Service Availability Strategies

Every CAS deployer must answer the following question at some point in time, "What should happen if CAS goes down?"  The reason this question is so important is because CAS is the gatekeeper deciding whether your constituents should use your web applications.  Every CAS deployer starts off with the default settings for the lay of the land, but if you are concerned with user experience and service uptime, you will need to decide how far you want to go to ensure these important requirements.  We will spend some time discussing the most common decisions made to this question, their benefits, and the costs associated with each.
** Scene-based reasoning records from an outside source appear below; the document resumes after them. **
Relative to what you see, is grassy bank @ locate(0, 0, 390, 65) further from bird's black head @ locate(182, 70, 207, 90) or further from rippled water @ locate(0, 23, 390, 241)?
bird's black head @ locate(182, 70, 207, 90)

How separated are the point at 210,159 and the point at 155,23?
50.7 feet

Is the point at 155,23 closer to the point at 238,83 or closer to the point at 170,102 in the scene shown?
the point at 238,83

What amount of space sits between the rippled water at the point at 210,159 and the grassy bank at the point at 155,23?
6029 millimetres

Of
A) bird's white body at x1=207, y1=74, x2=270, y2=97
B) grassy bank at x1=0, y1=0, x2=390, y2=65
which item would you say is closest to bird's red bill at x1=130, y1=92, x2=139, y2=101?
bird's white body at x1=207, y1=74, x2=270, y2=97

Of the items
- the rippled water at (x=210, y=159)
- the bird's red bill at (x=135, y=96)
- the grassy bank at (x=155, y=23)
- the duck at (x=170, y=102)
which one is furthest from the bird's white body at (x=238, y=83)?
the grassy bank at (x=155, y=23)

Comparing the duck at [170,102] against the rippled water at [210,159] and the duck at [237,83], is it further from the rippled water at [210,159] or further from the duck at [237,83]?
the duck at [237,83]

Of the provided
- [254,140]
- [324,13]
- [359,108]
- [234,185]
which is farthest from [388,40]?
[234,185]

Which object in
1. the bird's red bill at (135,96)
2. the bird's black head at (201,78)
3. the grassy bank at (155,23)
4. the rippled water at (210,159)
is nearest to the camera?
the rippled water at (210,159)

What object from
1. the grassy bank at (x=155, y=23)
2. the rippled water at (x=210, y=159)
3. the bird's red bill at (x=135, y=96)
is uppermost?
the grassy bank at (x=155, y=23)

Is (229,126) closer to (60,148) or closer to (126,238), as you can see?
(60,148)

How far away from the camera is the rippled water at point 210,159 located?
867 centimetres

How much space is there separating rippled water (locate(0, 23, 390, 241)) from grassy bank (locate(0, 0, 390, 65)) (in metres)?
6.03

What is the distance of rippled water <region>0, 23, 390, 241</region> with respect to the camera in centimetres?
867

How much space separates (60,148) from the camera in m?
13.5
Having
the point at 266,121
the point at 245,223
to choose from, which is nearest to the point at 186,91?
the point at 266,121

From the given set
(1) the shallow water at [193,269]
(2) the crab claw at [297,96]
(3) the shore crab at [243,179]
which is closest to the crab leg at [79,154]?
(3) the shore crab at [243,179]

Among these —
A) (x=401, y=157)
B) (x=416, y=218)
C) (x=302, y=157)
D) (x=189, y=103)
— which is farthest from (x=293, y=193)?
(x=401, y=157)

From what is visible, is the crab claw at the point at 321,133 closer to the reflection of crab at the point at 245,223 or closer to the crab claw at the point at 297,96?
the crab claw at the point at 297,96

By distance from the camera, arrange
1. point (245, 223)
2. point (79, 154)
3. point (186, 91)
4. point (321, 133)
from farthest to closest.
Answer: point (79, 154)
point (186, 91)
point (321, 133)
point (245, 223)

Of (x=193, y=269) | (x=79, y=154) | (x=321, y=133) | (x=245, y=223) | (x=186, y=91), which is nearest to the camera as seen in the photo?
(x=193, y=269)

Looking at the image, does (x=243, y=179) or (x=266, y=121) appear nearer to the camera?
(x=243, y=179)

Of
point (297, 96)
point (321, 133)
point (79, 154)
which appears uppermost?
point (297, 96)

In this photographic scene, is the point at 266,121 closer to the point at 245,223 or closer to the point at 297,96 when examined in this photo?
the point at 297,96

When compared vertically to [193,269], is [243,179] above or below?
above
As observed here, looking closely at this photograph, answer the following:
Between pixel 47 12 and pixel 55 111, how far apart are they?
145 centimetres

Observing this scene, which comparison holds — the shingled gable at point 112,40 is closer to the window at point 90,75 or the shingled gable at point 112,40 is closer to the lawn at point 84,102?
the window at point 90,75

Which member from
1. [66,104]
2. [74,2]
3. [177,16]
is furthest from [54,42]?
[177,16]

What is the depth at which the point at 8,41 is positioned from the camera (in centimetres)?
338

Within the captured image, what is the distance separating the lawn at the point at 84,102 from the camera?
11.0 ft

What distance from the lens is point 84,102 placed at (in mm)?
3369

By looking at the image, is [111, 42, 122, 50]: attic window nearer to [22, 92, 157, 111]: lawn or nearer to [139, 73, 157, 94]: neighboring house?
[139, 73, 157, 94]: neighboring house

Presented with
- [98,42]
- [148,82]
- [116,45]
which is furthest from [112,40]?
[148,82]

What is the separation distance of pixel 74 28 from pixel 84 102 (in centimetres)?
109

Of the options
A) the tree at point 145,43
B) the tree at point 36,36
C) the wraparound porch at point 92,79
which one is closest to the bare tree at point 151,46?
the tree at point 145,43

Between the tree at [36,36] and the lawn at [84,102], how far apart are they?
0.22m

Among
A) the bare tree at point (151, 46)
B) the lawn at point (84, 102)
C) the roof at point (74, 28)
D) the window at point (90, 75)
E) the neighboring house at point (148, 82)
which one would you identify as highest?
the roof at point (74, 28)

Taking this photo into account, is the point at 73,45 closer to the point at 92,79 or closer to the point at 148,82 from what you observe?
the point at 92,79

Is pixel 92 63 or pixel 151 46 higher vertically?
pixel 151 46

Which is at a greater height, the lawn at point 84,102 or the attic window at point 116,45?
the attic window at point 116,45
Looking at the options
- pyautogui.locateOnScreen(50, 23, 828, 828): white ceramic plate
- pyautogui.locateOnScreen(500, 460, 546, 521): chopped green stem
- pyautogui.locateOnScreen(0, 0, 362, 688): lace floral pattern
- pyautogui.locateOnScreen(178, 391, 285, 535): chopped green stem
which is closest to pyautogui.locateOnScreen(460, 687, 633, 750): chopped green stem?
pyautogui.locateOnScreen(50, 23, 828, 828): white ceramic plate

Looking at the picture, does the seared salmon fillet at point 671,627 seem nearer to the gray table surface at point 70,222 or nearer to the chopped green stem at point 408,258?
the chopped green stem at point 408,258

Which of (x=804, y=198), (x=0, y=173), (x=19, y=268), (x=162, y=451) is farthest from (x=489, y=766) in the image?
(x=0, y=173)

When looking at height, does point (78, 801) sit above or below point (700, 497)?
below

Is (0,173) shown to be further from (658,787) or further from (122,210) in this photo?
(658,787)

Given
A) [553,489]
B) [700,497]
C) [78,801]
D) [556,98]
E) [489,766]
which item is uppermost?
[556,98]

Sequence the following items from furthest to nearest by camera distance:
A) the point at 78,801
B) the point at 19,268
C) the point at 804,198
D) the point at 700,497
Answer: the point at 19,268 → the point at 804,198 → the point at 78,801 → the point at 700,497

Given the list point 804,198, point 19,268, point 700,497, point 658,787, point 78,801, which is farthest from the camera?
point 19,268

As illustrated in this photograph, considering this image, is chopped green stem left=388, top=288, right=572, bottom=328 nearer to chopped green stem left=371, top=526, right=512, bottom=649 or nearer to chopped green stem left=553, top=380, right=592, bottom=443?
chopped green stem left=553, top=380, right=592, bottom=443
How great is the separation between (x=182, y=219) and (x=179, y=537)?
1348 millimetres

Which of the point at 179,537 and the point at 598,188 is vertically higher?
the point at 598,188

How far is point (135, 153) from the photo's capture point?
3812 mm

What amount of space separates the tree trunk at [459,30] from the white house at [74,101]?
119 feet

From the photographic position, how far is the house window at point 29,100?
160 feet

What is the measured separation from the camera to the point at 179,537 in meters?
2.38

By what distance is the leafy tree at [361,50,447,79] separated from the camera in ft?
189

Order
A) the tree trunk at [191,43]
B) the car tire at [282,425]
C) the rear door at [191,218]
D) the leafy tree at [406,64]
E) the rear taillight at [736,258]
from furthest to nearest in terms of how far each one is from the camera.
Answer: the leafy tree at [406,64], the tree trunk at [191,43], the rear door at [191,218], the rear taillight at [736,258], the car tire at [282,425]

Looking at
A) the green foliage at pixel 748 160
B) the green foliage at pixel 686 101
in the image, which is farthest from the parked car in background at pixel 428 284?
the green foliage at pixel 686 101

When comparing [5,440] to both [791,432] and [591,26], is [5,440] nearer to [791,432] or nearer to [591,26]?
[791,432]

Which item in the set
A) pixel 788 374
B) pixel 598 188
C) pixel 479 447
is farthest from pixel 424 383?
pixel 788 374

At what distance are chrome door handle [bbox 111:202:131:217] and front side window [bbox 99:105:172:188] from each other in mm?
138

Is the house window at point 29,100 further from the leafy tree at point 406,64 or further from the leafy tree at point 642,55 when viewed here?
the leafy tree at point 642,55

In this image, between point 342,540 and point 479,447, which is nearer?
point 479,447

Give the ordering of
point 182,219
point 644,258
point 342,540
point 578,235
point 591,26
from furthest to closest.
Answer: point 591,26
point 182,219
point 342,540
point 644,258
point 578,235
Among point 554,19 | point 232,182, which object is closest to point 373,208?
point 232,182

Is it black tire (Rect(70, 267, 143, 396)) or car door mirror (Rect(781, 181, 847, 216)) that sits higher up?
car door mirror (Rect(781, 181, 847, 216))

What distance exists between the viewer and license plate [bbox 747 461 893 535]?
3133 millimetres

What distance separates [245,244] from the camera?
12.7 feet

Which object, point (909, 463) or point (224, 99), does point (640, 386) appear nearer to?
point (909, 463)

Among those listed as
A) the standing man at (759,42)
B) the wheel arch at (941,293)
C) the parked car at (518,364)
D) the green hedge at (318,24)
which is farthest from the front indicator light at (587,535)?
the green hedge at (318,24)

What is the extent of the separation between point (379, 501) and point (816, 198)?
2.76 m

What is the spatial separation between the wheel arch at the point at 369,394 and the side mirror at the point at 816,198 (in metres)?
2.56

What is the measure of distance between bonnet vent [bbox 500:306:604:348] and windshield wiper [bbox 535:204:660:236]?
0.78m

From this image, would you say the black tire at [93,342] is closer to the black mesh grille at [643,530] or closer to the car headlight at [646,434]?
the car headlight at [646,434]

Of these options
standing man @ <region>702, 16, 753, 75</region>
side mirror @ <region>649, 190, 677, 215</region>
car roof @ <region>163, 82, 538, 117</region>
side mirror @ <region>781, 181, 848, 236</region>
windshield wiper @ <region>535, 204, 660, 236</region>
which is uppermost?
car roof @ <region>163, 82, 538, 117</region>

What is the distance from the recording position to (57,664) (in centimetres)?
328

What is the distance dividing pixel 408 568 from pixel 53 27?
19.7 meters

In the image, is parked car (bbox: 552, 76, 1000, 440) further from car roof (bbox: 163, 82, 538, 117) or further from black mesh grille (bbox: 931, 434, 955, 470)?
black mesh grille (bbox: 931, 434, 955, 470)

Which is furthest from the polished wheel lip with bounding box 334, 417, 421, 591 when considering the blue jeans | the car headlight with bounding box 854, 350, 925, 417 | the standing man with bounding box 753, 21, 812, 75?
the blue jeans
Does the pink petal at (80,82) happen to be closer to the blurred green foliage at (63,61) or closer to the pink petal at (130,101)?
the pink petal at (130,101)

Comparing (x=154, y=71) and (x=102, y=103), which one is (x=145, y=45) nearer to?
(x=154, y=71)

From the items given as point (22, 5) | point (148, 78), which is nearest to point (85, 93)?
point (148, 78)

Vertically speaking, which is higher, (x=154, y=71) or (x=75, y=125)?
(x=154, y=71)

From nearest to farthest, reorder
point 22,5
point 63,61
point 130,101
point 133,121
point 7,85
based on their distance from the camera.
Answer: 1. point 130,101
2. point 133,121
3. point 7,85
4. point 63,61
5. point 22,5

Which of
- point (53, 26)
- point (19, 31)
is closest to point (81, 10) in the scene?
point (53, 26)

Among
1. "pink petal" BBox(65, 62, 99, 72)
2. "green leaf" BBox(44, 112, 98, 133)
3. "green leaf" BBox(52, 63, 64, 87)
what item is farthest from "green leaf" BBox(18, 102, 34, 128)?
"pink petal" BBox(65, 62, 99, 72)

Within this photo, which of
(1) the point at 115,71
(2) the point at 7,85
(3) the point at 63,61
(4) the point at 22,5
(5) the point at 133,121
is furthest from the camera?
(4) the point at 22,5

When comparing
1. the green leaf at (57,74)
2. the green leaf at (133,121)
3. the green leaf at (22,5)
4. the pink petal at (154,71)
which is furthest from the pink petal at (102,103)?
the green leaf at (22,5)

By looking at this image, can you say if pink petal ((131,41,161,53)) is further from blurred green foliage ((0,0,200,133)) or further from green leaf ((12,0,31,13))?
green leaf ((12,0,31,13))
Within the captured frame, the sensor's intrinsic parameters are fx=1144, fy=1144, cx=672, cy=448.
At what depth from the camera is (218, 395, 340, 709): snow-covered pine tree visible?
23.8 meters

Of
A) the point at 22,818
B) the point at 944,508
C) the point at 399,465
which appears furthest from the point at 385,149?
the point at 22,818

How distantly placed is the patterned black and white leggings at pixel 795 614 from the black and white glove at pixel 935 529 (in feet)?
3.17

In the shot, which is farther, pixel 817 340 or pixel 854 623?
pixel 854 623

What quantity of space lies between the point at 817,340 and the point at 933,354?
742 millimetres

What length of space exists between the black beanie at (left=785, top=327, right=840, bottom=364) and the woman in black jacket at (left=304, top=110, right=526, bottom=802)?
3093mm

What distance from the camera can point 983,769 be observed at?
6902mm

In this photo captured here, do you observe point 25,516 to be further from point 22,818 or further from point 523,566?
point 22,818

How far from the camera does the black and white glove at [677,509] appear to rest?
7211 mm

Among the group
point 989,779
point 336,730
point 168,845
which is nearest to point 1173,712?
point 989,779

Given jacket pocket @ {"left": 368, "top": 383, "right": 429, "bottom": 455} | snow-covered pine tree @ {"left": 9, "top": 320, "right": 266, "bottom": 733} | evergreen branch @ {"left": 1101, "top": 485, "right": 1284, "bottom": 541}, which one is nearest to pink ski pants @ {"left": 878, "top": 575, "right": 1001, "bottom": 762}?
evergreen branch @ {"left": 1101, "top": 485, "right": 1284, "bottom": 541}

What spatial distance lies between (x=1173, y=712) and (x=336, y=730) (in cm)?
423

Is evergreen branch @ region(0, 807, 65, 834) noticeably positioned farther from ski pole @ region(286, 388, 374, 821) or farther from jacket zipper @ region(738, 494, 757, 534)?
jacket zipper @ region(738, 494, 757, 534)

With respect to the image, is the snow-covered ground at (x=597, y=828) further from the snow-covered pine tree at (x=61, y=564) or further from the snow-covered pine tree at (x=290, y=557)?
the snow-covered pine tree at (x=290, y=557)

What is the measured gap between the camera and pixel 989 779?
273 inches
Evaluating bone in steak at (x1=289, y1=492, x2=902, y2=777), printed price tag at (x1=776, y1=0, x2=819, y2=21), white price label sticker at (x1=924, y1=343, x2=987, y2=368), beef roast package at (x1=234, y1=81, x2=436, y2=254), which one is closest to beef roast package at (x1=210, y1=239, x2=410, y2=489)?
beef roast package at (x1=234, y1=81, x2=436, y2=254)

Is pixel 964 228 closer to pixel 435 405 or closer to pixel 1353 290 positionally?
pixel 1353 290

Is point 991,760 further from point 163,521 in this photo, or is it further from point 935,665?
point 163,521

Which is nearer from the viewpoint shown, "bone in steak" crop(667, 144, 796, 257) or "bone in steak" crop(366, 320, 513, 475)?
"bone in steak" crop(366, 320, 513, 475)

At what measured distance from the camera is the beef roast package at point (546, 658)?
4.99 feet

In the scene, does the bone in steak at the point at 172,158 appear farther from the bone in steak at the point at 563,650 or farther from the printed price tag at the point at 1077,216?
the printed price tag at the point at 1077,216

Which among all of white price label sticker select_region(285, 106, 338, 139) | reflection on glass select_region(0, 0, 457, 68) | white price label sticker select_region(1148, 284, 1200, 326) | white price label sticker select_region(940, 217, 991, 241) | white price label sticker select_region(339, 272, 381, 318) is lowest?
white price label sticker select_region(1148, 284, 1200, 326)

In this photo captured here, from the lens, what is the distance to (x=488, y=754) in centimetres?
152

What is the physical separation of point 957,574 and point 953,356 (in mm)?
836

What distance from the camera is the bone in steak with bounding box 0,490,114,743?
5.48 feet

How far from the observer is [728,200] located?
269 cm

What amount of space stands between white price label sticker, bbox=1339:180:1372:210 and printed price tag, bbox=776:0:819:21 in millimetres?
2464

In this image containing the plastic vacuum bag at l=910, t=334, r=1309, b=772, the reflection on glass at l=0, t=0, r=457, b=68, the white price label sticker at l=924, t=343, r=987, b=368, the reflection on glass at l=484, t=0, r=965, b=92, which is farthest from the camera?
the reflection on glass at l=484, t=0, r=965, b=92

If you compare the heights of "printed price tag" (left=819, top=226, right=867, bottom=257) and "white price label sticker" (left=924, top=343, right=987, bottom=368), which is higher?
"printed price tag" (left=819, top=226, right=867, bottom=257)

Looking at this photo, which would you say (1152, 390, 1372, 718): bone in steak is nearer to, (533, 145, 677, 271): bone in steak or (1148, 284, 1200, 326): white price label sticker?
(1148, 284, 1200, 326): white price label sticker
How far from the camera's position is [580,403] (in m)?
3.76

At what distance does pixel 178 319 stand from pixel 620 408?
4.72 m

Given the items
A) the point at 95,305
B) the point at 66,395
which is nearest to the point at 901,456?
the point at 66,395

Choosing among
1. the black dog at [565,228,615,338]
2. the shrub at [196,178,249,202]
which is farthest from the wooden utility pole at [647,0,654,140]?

Ticket Registry Strategies

CAS stores information about users in a ticket registry that keeps track of when users logged in, their usernames, the services they have logged into, how long their sessions are good for, etc.  The ticket registry is one of the pieces that affects CAS service availability as we will see shortly. 

Option 1: Standalone ticket registry

By default, CAS is configured to use an in-memory ticket registry that is constructed every time the server is started.  This allows first-time deployers to quickly get an instance of the CAS server up and running with little effort at the cost of users' SSO information being erased if the server goes down.  Some say this is an acceptable loss for several reasons:

  1. Users are still logged into applications with existing sessions
  2. Going to a new application merely requires the user to login again

If we were talking solely about whether users are required to login again in order to use a new application, then the default ticket registry might be enough.  However, CAS server 3.1.1 and higher uses a feature called Single Sign Out (SSOut) that relies upon users' SSO information to expire users' application session whenever they go to logout of CAS.  This has important implications whenever users leave their browsers open after logging out thinking that someone cannot use their protected applications.  This issue is mitigated through the use of distributed ticket registries and elimintated through the use of persistent ticket registries.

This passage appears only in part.